REQUIRED TASK 1: In the post on software patents, copy the passage from "In particular, I" up to and including "of monopoly profits.", swapping "levers" for "pulleys".
REQUIRED TASK 2:
Answer these from the post on software patents:
(a) What date is given at the top?
(b) What are things that used to be done with levers, cams and gears now done with?
(c) Who is the patent system said to be open to manipulation by?

Monday, April 03, 2006

Paul Graham on software patents

Check this out. In my opinion, it's a very thoughtful piece, even if you disagree with the conclusion Paul reaches (see below).

In particular, I find this part of the analysis very compelling:

One thing I do feel pretty certain of is that if you're against software patents, you're against patents in general. Gradually our machines consist more and more of software. Things that used to be done with levers and cams and gears are now done with loops and trees and closures. There's nothing special about physical embodiments of control systems that should make them patentable, and the software equivalent not.
To put it differently, the same economics apply to "software" and "hardware" patents. In both cases, there is a cost to society because a monopoly is (temporarily) established; however, this distortion may be compensated by the additional innovation spurred by the promise of monopoly profits.

Figuring out the costs and benefits involved is hard. Paul Graham notes that perhaps patent examiners are not yet fully equipped to do so in a consistent and "reasonable" way. As a result, the system is open to manipulation by clever patent attorneys and patent trolls. This is clearly undesirable.

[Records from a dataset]
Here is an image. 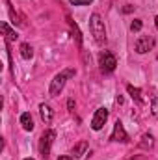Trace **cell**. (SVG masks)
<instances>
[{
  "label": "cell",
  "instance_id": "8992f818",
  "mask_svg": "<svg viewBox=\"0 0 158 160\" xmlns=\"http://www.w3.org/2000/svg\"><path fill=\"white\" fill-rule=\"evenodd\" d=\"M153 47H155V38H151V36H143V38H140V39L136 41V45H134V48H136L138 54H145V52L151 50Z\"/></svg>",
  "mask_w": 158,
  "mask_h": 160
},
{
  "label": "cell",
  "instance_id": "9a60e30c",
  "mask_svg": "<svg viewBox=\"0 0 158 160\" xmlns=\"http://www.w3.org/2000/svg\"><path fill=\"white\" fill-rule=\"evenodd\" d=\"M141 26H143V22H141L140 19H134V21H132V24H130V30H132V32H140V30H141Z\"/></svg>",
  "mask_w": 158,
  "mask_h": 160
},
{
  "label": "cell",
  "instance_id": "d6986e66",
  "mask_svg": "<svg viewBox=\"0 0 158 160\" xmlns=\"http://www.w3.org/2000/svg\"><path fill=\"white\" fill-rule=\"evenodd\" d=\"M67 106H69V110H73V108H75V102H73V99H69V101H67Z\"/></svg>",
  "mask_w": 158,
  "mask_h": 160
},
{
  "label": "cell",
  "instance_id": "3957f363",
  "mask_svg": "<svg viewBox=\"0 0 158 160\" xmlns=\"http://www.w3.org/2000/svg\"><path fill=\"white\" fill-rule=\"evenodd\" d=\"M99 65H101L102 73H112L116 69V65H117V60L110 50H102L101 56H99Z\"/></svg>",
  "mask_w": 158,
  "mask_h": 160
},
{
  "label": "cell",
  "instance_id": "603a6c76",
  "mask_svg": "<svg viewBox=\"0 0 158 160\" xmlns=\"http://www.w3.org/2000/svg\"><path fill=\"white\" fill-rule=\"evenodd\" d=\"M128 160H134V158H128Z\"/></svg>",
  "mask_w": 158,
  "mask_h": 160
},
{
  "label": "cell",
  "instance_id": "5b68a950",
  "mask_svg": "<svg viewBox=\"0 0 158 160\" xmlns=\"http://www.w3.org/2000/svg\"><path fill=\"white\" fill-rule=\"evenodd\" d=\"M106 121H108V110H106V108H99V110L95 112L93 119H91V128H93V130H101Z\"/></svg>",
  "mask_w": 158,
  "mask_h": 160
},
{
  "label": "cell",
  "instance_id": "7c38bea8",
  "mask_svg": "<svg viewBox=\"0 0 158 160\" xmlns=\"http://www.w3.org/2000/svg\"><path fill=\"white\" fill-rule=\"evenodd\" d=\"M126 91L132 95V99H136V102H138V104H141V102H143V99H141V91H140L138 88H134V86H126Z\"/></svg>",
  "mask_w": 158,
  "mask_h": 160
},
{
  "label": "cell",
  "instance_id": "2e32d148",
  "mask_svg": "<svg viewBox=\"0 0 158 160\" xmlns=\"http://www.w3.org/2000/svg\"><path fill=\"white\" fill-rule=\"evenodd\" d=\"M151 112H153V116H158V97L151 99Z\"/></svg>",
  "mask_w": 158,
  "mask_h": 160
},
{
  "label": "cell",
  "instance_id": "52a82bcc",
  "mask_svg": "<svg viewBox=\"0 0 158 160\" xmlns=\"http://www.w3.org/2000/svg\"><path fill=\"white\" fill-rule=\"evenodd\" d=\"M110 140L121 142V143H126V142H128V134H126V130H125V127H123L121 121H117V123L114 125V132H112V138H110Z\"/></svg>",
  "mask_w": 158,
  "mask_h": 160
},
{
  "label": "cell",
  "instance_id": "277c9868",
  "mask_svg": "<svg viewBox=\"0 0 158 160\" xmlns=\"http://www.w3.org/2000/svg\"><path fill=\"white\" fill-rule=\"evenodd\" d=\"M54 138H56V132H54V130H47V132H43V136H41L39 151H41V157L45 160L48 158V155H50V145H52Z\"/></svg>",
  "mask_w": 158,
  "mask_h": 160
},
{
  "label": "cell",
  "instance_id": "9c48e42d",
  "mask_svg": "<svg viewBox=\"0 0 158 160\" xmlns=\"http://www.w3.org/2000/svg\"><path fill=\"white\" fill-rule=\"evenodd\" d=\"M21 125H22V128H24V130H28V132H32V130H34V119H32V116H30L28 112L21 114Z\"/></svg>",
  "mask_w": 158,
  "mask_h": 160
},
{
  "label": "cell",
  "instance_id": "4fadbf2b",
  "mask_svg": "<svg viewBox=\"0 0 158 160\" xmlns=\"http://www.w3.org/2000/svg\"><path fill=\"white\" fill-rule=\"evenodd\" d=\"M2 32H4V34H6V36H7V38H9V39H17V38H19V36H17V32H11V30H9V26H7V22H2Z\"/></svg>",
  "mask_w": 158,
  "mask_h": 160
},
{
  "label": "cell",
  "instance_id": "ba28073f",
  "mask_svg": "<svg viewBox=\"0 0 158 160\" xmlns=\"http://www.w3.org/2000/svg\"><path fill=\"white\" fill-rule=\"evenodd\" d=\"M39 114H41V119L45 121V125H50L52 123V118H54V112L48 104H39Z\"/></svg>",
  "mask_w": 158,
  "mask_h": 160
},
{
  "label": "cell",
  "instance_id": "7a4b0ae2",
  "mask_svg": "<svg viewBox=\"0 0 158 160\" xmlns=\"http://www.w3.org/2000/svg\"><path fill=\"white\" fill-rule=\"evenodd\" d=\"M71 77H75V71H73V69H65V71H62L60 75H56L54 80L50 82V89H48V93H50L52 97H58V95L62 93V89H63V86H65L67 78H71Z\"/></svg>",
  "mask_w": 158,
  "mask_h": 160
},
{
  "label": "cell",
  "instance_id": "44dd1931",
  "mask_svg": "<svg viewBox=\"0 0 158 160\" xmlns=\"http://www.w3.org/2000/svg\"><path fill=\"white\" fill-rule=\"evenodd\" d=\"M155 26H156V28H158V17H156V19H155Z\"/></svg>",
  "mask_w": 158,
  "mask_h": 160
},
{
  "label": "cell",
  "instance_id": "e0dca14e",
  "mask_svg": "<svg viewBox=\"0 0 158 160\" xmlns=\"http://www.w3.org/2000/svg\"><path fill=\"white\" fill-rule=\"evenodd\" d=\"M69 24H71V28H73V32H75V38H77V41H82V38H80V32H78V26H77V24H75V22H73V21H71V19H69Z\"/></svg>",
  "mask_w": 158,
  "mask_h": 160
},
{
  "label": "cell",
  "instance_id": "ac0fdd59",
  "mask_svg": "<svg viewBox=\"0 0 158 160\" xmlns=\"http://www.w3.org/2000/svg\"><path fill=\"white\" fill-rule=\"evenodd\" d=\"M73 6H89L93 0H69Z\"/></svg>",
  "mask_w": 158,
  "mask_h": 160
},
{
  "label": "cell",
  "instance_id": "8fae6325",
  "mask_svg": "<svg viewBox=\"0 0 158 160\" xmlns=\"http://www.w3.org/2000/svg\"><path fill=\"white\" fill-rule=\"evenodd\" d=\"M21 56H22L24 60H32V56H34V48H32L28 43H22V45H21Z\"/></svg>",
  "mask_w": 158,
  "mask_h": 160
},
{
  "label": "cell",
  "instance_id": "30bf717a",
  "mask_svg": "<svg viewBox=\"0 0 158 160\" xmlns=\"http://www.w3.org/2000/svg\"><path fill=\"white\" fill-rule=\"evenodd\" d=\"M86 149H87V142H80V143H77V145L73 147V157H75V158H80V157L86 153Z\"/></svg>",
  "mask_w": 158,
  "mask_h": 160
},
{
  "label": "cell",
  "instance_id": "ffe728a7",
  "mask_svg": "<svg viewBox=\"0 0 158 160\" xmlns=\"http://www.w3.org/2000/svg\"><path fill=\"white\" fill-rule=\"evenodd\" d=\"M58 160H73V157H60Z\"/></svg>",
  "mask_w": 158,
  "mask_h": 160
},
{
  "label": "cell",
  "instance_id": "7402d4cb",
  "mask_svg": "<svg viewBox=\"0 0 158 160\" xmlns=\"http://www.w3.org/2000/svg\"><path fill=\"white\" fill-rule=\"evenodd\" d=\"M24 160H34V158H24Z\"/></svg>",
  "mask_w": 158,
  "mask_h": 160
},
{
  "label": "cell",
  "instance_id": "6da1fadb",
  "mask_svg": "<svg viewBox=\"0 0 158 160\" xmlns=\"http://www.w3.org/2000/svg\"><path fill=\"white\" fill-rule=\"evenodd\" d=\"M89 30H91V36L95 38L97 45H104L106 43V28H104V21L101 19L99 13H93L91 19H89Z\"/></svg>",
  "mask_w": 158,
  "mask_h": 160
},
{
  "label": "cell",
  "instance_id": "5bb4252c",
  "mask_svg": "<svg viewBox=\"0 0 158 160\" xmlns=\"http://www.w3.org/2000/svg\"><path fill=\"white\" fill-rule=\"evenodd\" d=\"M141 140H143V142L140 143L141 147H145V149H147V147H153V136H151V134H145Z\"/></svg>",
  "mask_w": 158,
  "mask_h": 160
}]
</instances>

FULL OUTPUT 1:
In particular, I find this part of the analysis very compelling:

One thing I do feel pretty certain of is that if you're against software patents, you're against patents in general. Gradually our machines consist more and more of software. Things that used to be done with pulleys and cams and gears are now done with loops and trees and closures. There's nothing special about physical embodiments of control systems that should make them patentable, and the software equivalent not.
To put it differently, the same economics apply to "software" and "hardware" patents. In both cases, there is a cost to society because a monopoly is (temporarily) established; however, this distortion may be compensated by the additional innovation spurred by the promise of monopoly profits.

FULL OUTPUT 2:
(a) Monday, April 03, 2006
(b) Loops and trees and closures
(c) Clever patent attorneys and patent trolls